Fuel economy ledes about Obama announcement

Here’s a survey of today’s ledes from some of the nation’s top newspapers about President Obama’s intentions to toughen fuel economy standards for automakers. The Wall Street Journal offers the most specific opening graf, while the Washington Post and New York Times do a good job of contextualizing the announcement. The Los Angeles Times lede, on the other hand, is syntactically jarring, sacrificing clarity and accessibility for conjecture and information that could have been included further down in the article:

Wall Street Journal:

The Obama administration plans to order auto makers to increase the fuel economy of automobiles sold in the U.S. to 35.5 miles per gallon by 2016, four years faster than current federal law requires, people familiar with the matter said.

Washington Post:

The Obama administration today plans to propose tough standards for tailpipe emissions from new automobiles, establishing the first nationwide regulation for greenhouse gases.

New York Times:

President Obama will announce tough new nationwide rules for automobile emissions and mileage standards on Tuesday, embracing standards that California has sought to enact for years over the objections of the auto industry and the Bush administration.

USA Today:

The Obama administration is set to announce Tuesday what will amount to a sweeping revision to auto-emission and fuel-economy standards, putting them in the same package for the first time.

Los Angeles Times:

The agreement that the Obama administration will announce today forcing dramatic reductions in vehicle greenhouse gas emissions and improvements in auto mileage marks a potentially pivotal shift in the battle over global warming — and a vindication of California’s long battle to toughen standards.

Here's where newspapers need to invest their resources

Of the seven strategies Mark Potts lays out for the news industry to adopt, two in particular stood out for me as of particular importance. His criticism of news sites that spread themselves thin by trying to appeal to all readers is one that bears repeating. See if you agree.

I’m excerpting them here, but I recommend you read the entire post.

Vertical products: One of the most broken things about the newspaper business is the “all things to all people” model.

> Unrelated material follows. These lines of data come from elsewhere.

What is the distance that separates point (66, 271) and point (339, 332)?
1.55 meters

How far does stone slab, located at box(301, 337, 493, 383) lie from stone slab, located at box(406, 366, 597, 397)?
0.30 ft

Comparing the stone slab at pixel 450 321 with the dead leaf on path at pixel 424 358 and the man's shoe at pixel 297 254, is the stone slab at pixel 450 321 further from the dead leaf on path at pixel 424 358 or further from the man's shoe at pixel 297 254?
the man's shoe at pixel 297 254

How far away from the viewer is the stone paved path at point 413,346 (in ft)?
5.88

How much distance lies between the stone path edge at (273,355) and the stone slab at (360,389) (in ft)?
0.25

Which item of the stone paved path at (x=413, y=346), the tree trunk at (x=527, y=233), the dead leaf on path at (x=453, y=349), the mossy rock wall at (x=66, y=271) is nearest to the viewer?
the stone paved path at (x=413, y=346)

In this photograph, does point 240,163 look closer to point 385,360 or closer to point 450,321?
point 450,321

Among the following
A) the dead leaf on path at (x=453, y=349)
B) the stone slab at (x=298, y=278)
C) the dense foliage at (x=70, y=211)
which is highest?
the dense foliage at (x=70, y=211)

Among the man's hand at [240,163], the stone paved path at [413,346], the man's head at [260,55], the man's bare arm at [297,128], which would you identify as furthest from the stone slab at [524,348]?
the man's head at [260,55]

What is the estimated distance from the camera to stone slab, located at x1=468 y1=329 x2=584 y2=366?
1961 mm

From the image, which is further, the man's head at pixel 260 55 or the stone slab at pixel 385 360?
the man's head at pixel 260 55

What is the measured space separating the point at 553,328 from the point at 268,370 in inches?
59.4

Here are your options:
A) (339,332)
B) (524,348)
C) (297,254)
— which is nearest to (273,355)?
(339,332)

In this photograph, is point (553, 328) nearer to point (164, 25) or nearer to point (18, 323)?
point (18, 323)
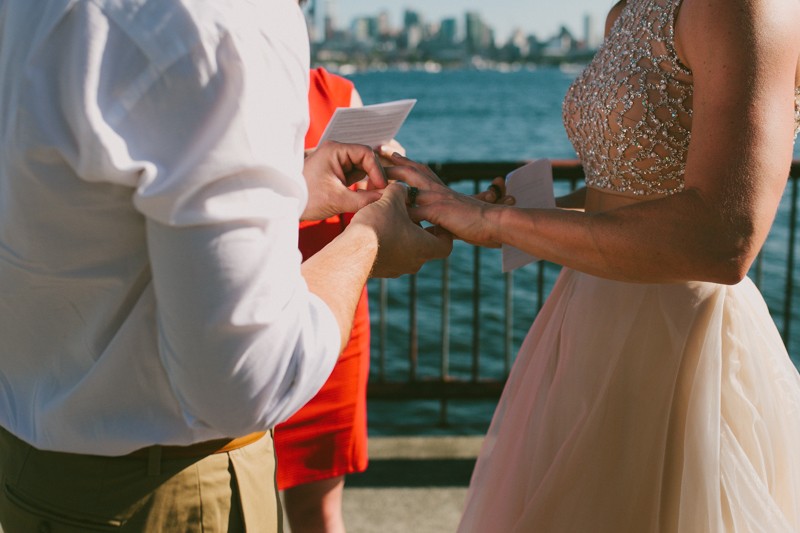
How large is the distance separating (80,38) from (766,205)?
1.19 meters

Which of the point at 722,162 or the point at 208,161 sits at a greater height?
the point at 208,161

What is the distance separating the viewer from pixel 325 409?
2605 mm

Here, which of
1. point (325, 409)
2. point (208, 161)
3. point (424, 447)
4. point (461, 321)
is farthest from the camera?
point (461, 321)

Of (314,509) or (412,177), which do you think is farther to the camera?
(314,509)

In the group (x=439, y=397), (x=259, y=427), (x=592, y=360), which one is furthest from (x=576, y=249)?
(x=439, y=397)

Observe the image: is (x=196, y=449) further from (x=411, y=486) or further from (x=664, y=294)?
(x=411, y=486)

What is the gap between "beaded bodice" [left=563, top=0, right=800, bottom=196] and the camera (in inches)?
67.1

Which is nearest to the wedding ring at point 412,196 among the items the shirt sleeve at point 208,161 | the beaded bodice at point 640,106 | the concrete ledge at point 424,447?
the beaded bodice at point 640,106

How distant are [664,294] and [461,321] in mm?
10325

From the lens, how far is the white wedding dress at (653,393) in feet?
5.58

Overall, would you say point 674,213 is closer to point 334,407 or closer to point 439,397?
point 334,407

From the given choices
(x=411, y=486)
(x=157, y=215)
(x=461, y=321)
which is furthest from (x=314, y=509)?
(x=461, y=321)

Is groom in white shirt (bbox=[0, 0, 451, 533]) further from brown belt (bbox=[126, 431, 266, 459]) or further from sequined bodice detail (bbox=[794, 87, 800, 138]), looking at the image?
sequined bodice detail (bbox=[794, 87, 800, 138])

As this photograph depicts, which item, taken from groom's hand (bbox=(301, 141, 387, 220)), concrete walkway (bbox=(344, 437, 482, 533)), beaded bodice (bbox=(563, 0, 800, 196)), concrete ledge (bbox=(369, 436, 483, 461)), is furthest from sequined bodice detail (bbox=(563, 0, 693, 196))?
concrete ledge (bbox=(369, 436, 483, 461))
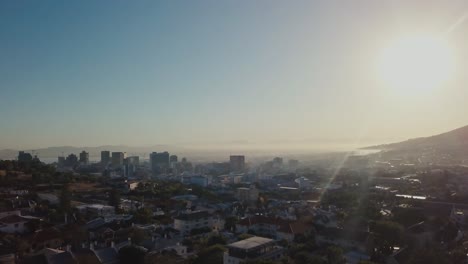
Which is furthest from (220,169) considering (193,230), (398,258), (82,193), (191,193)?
(398,258)

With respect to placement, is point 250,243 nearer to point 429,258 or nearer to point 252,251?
point 252,251

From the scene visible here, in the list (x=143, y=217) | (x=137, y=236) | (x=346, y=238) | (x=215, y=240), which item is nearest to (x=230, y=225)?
(x=143, y=217)

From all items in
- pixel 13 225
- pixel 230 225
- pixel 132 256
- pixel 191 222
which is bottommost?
pixel 230 225

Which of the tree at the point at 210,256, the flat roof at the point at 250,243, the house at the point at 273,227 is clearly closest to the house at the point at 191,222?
the house at the point at 273,227

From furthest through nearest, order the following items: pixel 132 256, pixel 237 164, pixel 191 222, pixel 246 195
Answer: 1. pixel 237 164
2. pixel 246 195
3. pixel 191 222
4. pixel 132 256

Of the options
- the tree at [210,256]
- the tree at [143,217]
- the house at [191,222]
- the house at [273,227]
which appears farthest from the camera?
the tree at [143,217]

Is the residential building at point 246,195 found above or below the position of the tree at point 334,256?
below

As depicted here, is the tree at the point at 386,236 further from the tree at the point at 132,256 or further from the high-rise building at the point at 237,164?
the high-rise building at the point at 237,164
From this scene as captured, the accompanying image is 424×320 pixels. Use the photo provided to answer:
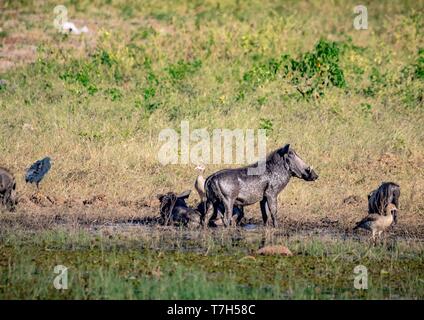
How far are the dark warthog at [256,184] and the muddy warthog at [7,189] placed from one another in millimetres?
2070

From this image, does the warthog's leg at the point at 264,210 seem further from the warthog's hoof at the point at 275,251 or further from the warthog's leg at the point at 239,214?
the warthog's hoof at the point at 275,251

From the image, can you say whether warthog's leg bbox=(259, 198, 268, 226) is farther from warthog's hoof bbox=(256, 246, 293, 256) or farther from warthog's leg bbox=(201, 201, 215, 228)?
warthog's hoof bbox=(256, 246, 293, 256)

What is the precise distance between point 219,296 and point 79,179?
4579 mm

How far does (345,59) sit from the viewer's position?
15867 millimetres

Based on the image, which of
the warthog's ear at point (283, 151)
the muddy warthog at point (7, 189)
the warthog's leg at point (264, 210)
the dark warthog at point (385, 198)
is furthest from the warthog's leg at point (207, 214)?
the muddy warthog at point (7, 189)

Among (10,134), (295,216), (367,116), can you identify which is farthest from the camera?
(367,116)

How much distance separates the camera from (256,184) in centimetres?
966

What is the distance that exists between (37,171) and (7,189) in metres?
0.81

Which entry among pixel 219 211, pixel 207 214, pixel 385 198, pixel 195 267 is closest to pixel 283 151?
pixel 219 211

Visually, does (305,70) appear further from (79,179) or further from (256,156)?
(79,179)

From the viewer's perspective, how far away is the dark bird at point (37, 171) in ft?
35.4

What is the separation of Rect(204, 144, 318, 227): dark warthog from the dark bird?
222 cm

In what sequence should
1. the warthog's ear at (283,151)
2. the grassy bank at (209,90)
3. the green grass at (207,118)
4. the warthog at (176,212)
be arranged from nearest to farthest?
1. the green grass at (207,118)
2. the warthog at (176,212)
3. the warthog's ear at (283,151)
4. the grassy bank at (209,90)

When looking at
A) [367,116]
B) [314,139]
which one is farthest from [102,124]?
[367,116]
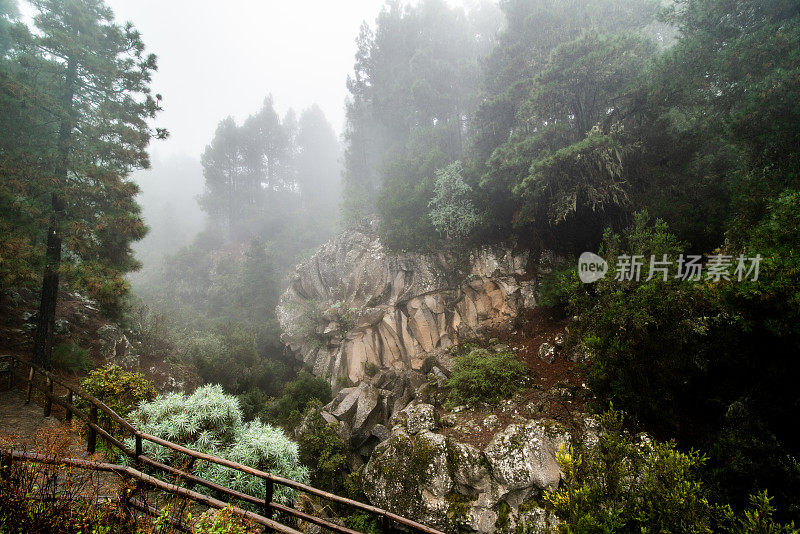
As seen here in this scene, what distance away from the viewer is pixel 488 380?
334 inches

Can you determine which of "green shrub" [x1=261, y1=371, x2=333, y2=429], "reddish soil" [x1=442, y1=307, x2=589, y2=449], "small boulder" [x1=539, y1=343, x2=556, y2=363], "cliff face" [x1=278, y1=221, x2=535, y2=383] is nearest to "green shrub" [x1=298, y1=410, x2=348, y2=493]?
"green shrub" [x1=261, y1=371, x2=333, y2=429]

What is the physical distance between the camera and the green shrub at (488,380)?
820cm

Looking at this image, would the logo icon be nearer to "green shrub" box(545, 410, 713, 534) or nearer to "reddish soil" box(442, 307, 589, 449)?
"reddish soil" box(442, 307, 589, 449)

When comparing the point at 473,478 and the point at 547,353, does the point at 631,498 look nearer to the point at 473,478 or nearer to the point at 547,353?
the point at 473,478

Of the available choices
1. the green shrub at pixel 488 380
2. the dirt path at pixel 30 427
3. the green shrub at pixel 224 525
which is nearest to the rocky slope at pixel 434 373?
the green shrub at pixel 488 380

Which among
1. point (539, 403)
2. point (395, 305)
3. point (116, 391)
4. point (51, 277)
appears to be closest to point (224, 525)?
point (539, 403)

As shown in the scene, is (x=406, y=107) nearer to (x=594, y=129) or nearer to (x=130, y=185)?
(x=594, y=129)

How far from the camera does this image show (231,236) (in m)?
34.8

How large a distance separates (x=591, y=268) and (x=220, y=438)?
10.6 m

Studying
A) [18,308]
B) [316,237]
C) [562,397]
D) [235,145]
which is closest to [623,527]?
[562,397]

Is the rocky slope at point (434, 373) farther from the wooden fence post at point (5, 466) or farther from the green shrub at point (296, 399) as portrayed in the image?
the wooden fence post at point (5, 466)

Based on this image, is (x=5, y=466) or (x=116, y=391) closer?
(x=5, y=466)

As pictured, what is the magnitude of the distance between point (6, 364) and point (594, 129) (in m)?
20.4

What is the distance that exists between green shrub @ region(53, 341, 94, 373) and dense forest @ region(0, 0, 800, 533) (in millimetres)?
213
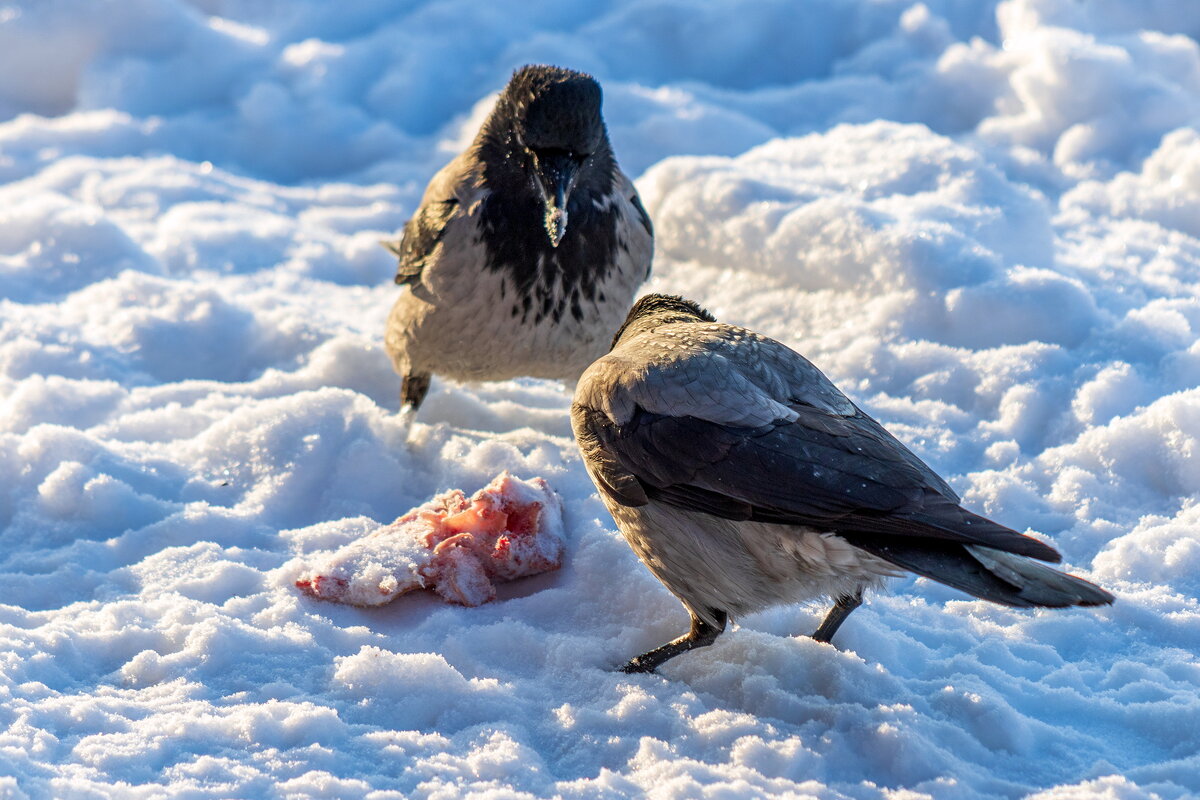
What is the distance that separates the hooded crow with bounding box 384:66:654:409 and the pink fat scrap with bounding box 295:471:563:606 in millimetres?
848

By trying to do a little of everything, newspapers don’t really do anything well—for readers or for advertisers. New products that focus on specific, vertical audiences should be the wave of the future, but so far they’re barely even a trickle (let’s see—there’s Gannett’s MomsLikeMe franchise, and then…not much else).

New forms of advertising: Banner ads are so…1997. Interstitials, pop-ups and intrusive ads are so…obnoxious. Classifieds are so…dead. Meanwhile, Google is making money off of local search, other non-newspaper companies are pioneering things like click-per-call and pay-per-click, and various startups are perfecting cheap ways to create and sell local ads. Could it be that newspapers are having trouble making online advertising revenue grow because they’re selling the wrong kinds of online ads? Hmmm.

Putting the value back in journalism

As if newspaper layoffs weren’t bad enough,  someone had to go and present an essay titled “Why Journalists Deserve Low Pay.” Sheesh.

The provocative title isn’t one I would expect my journalistic brethren to embrace. Formal instruction has taught us that ours is a noble profession, one that provides an invaluable service by enabling an informed democracy. But as Robert G. Picard points out, that valuation no longer commands the tangible economic benefits it once did:

In the past, these journalistic benefits produced significant economic value, but today their value is diminishing rapidly. A significant reason for the reduction is value is that news and information producers and providers have less control over the communication space than ever before. In the past, limitations on distribution mechanisms and the cost structures of operating media promoted monopolies and oligopolies in communication supply. This increased the economic value of content by excluding provision by other suppliers.